Bisma Ahmed reports from Harare, where cricket continues as normal despite significant political unrest in the country as Zimbabwe prepare to host New Zealand - with the tour set to go ahead as scheduled.

The first unofficial Test match played between Zimbabwe A and South Africa A resulted in a draw at the Harare Sports Club, thanks to unwavering batting by the hosts.

Zimbabwe Cricket (ZC) are currently hosting the Proteas for two four-day games, with the second Test match scheduled to be played between the two national A sides in Bulawayo from 15th to 18th July.

Zimbabwe A will then take on the New Zealanders in Harare for a warm-up match from 22nd to 24th July before the Kiwis kick-start their tour of Africa, which includes two tests against Zimbabwe in Bulawayo and two against the Proteas in Durban and Centurion.

The Black Caps arrived in Pretoria, South Africa yesterday for a week-long training camp ahead of the Test series. For them, it was business as usual, as this tour instigates nine months of non-stop international cricket.
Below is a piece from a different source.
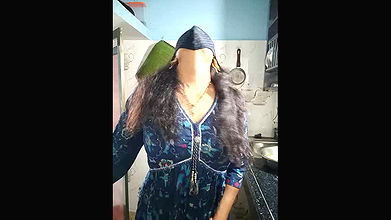 Stripchat-Public.Show-c-Hot—anu-2024.09.05.034110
However, in neighboring and soon to play host Zimbabwe, things aren’t as normal as one would expect, as political unrest prevails, with protests and shut down calls being the order of the day.

As a result, there were rumors that New Zealand may cancel their tour of Zimbabwe, but head coach Mike Hesson unequivocally said that he was sure the matches would go as planned.
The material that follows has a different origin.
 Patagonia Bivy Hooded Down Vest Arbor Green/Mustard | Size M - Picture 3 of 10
"There is nothing that suggests that it won’t at this stage," he said.

At the Harare Sports Club, there is a sense that things are normal and there are no security concerns, and this is where Darlington Majonga, ZC's media manager, updated reporters with the status of the Test series.
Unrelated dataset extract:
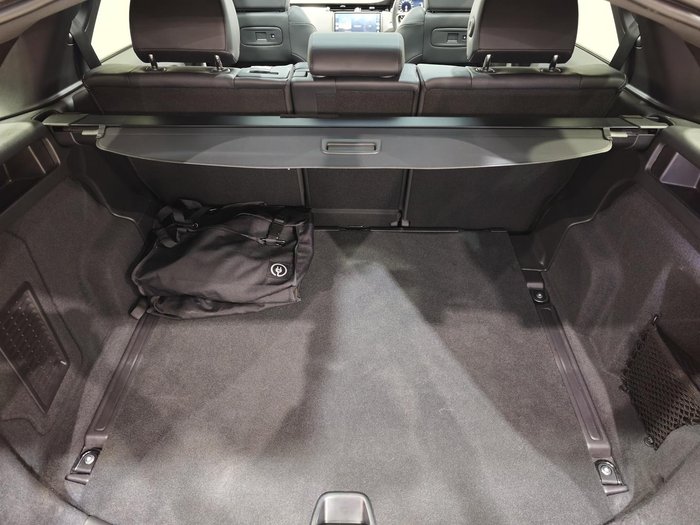 2024 Land Rover Discovery Sport P300e Dynamic SE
"New Zealand is certainly coming to Zimbabwe to play the two tests this month" he claimed, dismissing rumours that they may cancel the tour in the light of the current disorder.

When questioned, South African players all confirmed that they did not feel in danger and were at ease in the country.

Left-arm orthodox spinner Keshav Mahraj said: "To be honest we haven’t experienced anything that may make us feel uncomfortable and we’ve had police escorts so not once did we, as a team, feel threatened."

While in Pretoria, The New Zealanders will be keeping a close eye on developments in Zimbabwe, and will be relying on feedback from Cricket South Africa, and will also be liaising with the British High Commission in Harare.

All being well, the Black Caps are scheduled to arrive in Harare on 20th July and will be attending a welcome dinner be hosted by Zimbabwe Cricket, before playing a three day warm-up game in the capital.

Meanwhile, preparations at Bulawayo’s Queens Sports Club are in full swing, as the century-old stadium, which also boasts some breathtaking views, gears up to host its first Test in five years.